Renter demand and tenure: At the neighborhood level, a majority of housing units are renter-occupied, indicating a deep tenant base for multifamily. Neighborhood occupancy performance should be evaluated carefully given mixed signals locally, but the combination of amenity access and near-term employment nodes helps support leasing velocity and renewal prospects.
Demographics within 3 miles: Aggregated 3-mile data point to a high-income renter pool and smaller average household sizes, which align with demand for well-located apartments. Households are projected to grow by nearly 40% by 2028 within the 3-mile radius, expanding the prospective renter base and supporting occupancy stability for professionally managed assets.
Affordability dynamics: Home values in the neighborhood are among the highest nationally, reinforcing renter reliance on multifamily housing. Neighborhood contract rents are also in upper national percentiles; investors should consider affordability pressure in underwriting, balancing pricing power with active lease management to sustain retention.

Neighborhood safety indicators compare around the metro median for Los Angeles-Long Beach-Glendale and are modestly above the national median, per WDSuite. Property crime measures remain elevated versus national norms, while recent year-over-year trends show meaningful declines in both property and violent offenses. Investors should pair these directional improvements with on-site security practices and resident-experience enhancements typical for Urban Core assets.
The immediate employment base includes energy, engineering, entertainment, and gaming headquarters within a short commute — a profile that supports workforce and professional renter demand as well as renewal stability. The list below reflects nearby anchors most relevant to the neighborhood.
- Occidental Petroleum — energy HQ (0.7 miles) — HQ
- AECOM — engineering & infrastructure (2.0 miles) — HQ
- Activision Blizzard Studios — entertainment & gaming (2.9 miles)
- Live Nation Entertainment — entertainment (3.1 miles) — HQ
- Activision Blizzard — gaming (3.2 miles) — HQ
555 Glenrock Ave offers exposure to a high-cost ownership market where renters rely on well-located apartments for access to jobs and amenities. The 1986 vintage is newer than the neighborhood’s average building age, positioning the asset competitively versus older stock while still leaving room for targeted modernization of interiors and building systems. According to CRE market data from WDSuite, neighborhood rent levels and amenity depth support pricing power, but prudent underwriting should balance that with local affordability considerations.
Within a 3-mile radius, the renter pool skews higher income and household sizes are trending smaller; households are projected to increase materially by 2028, suggesting a larger tenant base and support for occupancy stability. Nearby corporate anchors in energy, engineering, and entertainment further reinforce day-to-day leasing fundamentals and renewal prospects.
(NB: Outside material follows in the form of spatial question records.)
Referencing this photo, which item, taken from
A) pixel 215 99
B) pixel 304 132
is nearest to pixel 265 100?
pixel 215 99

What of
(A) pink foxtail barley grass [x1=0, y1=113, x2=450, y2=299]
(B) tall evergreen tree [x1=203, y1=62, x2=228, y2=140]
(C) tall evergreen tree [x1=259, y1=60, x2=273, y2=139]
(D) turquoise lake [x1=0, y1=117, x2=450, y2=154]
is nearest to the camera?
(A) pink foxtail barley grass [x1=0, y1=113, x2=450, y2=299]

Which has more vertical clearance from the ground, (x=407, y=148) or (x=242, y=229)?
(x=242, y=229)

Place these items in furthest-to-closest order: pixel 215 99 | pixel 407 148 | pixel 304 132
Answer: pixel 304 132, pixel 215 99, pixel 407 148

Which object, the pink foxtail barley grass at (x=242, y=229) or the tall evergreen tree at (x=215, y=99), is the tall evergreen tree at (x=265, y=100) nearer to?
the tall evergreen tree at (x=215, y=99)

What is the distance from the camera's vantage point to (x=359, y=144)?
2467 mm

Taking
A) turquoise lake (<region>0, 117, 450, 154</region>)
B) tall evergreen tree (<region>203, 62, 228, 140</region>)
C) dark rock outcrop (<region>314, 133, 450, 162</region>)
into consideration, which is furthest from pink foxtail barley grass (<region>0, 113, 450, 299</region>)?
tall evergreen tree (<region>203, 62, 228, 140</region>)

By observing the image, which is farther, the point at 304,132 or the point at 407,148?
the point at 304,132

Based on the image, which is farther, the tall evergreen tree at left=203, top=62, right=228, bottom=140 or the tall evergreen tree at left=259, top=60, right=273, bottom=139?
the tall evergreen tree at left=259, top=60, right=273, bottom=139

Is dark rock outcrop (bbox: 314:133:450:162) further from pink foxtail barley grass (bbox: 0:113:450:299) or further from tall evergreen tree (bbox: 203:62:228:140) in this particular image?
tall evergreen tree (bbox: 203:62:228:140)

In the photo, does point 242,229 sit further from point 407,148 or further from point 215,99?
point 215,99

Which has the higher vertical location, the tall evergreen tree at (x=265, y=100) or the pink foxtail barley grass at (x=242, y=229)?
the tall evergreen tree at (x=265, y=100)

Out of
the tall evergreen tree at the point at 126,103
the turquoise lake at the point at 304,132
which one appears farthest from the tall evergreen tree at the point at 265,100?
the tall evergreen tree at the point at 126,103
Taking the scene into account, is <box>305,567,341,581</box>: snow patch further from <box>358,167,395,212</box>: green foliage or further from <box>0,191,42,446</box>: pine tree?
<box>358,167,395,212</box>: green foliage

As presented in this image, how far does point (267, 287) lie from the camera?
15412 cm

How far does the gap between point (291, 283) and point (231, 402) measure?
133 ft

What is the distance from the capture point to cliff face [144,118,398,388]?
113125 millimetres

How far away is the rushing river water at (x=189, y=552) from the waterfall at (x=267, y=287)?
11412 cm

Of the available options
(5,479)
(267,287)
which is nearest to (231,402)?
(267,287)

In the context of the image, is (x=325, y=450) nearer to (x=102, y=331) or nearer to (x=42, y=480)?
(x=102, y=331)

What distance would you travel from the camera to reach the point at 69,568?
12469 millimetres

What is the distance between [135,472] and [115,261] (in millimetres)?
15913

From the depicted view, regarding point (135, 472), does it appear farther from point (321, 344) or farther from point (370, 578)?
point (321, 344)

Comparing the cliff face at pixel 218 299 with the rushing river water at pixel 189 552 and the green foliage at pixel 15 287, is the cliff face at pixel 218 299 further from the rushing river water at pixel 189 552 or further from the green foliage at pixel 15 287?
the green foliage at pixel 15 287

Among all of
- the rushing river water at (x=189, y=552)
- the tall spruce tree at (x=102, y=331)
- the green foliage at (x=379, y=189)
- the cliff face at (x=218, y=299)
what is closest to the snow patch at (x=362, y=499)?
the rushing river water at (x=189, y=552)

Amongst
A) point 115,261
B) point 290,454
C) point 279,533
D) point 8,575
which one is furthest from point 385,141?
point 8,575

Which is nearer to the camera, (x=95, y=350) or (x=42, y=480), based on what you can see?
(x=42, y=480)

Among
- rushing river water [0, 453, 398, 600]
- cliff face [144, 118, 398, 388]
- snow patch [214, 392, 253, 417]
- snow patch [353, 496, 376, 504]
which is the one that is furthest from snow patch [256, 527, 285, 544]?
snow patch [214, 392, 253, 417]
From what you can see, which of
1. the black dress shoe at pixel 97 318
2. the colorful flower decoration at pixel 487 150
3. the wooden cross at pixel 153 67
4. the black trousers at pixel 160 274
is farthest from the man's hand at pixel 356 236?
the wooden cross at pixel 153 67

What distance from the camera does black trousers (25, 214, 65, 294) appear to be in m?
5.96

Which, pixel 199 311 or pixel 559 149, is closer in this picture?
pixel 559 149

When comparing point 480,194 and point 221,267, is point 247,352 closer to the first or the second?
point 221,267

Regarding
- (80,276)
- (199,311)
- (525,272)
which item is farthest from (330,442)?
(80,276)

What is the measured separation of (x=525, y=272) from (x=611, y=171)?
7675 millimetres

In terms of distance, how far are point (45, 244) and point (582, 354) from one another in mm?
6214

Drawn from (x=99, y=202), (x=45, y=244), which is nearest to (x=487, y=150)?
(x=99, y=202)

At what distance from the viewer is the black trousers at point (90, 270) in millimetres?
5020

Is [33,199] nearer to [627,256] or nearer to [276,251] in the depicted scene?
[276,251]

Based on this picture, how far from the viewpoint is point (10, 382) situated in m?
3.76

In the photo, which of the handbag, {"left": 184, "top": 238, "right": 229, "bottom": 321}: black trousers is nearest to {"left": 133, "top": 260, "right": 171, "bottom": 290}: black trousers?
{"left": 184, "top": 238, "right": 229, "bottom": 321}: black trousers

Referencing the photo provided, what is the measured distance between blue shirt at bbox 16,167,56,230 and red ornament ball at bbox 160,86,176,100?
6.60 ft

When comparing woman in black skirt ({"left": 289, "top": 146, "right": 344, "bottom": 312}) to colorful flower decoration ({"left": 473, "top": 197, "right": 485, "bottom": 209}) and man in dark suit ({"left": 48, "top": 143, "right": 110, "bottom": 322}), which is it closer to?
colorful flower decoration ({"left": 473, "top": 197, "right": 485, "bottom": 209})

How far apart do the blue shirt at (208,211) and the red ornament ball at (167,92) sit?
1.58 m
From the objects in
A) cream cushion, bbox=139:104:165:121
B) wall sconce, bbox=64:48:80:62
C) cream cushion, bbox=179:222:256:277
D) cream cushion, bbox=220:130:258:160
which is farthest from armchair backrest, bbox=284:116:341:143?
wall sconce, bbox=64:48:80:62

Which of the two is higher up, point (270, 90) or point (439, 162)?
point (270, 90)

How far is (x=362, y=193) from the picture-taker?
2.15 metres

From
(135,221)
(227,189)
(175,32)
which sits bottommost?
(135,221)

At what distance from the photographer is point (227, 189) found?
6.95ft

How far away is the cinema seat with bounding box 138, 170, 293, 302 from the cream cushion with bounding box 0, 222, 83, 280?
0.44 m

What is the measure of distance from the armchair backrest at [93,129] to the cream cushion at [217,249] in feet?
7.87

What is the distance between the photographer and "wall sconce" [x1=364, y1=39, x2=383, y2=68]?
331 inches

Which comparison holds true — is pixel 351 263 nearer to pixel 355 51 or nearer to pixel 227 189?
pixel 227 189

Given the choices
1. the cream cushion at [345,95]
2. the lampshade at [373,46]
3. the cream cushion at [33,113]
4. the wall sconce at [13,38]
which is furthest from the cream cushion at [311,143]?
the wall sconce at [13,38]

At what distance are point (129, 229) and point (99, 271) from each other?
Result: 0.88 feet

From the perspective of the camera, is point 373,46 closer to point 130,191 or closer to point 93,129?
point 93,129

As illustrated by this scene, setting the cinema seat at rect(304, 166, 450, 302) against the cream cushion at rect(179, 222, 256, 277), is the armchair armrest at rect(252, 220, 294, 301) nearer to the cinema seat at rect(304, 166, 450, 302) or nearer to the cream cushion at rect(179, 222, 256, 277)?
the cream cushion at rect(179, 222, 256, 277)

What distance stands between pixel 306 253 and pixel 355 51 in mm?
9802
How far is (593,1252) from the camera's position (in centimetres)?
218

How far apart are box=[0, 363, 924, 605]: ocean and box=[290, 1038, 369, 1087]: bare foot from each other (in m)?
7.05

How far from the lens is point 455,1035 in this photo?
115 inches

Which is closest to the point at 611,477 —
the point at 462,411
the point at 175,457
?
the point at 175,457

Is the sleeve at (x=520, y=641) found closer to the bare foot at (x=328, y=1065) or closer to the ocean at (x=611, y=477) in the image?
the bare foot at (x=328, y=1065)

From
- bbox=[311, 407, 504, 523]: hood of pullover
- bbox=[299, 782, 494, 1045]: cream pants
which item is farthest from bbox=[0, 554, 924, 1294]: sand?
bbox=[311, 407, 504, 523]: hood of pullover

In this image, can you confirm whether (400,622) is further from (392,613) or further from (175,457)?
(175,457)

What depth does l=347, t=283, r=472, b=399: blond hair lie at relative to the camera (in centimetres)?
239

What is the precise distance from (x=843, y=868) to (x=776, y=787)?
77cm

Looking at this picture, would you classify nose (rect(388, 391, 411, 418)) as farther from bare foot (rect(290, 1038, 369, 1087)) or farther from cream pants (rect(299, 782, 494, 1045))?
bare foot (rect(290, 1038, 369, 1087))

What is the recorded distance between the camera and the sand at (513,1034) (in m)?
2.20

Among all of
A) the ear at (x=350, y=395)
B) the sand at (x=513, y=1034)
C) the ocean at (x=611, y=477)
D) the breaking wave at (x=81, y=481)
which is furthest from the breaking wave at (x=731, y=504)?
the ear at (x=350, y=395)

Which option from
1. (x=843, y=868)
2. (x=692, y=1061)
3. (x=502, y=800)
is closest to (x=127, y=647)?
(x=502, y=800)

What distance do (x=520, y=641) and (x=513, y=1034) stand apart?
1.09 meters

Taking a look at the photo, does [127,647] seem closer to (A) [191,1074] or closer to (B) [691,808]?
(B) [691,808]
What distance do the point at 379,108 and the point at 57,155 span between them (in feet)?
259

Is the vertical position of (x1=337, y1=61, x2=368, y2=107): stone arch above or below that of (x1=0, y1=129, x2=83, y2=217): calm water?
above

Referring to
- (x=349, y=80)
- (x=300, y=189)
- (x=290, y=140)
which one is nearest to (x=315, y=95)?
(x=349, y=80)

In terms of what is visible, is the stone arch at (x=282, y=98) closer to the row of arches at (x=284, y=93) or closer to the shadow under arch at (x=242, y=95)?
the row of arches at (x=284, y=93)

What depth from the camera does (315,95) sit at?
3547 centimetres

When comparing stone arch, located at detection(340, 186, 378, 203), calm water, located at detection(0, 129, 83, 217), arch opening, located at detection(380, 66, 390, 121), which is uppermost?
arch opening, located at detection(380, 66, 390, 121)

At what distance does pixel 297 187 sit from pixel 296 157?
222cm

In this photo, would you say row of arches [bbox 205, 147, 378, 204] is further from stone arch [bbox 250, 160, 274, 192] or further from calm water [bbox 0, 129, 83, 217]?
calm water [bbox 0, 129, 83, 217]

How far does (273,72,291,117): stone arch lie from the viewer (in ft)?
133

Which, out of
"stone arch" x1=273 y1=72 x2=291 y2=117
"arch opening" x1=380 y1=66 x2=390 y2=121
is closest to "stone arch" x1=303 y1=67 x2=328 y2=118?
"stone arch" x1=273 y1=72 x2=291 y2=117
- Newer 1986 vintage versus local stock, with potential value-add via selective renovations and system upgrades.
- High-cost ownership market underpins sustained renter demand and supports rent positioning.
- 3-mile households projected to grow significantly by 2028, expanding the tenant base and aiding lease-up and renewals.
- Proximity to major employers (energy, engineering, entertainment) supports weekday occupancy and retention.
- Risk: affordability pressure and mixed neighborhood occupancy signals call for disciplined rent setting and resident retention strategies.